The ongoing U.S. economic expansion is the longest on record and shows no signs of slowing down, according to a freight sector report by ACT Research Co.
The current expansion has now surpassed the previous cycle record (1992-2001) by eight months and counting. "And with solid consumer fundamentals, no obvious imbalances, and already having weathered the manufacturing downturn to date, it is harder to see a recession now than it was six months ago," the Columbus, Ind.-based analyst and forecasting firm said today.
That assessment comes from the firm's latest "North American Commercial Vehicle Outlook," a report designed to forecast the future of the industry, looking at the next one to five years, with the objective of giving original equipment manufacturers (OEMs), tier 1 and tier 2 suppliers, and investment firms the information needed to plan accordingly. The report covers market conditions for medium and heavy-duty trucks/tractors and trailers, the macroeconomies of the U.S., Canada, and Mexico, publicly-traded carrier information, oil and fuel price impacts, freight and intermodal considerations, and regulatory environment impacts.

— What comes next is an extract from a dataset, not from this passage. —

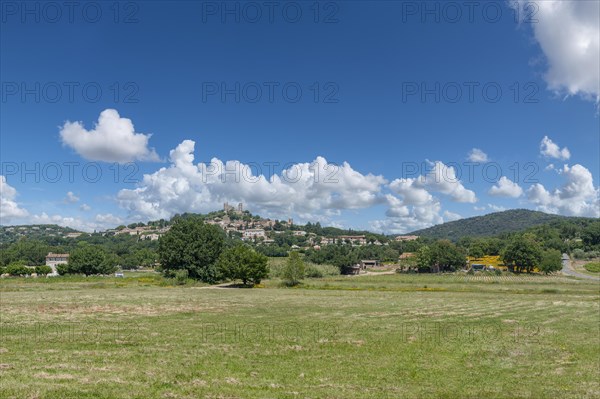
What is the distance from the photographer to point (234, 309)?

"Starting with the caveat [warning about] 'exogenous events,' our outlook calls for an uninterrupted economic expansion through the five-year forecast horizon," Kenny Vieth, ACT's president and senior analyst, said in a release. "While the economic cycle is presently at a low ebb, signs of any step-downs from here are moderating. While there are data points that remain negative—industrial production was still contracting as recently as December—others are suggesting the bottom is passing."
ACT found that "freight-generating sectors of the economy [are] starting to mend" as the current freight cycle is poised to rebound from its trough, indicated by statistics showing the country's freight slump is in the sixth quarter of what is typically an eight-quarter process, Vieth said.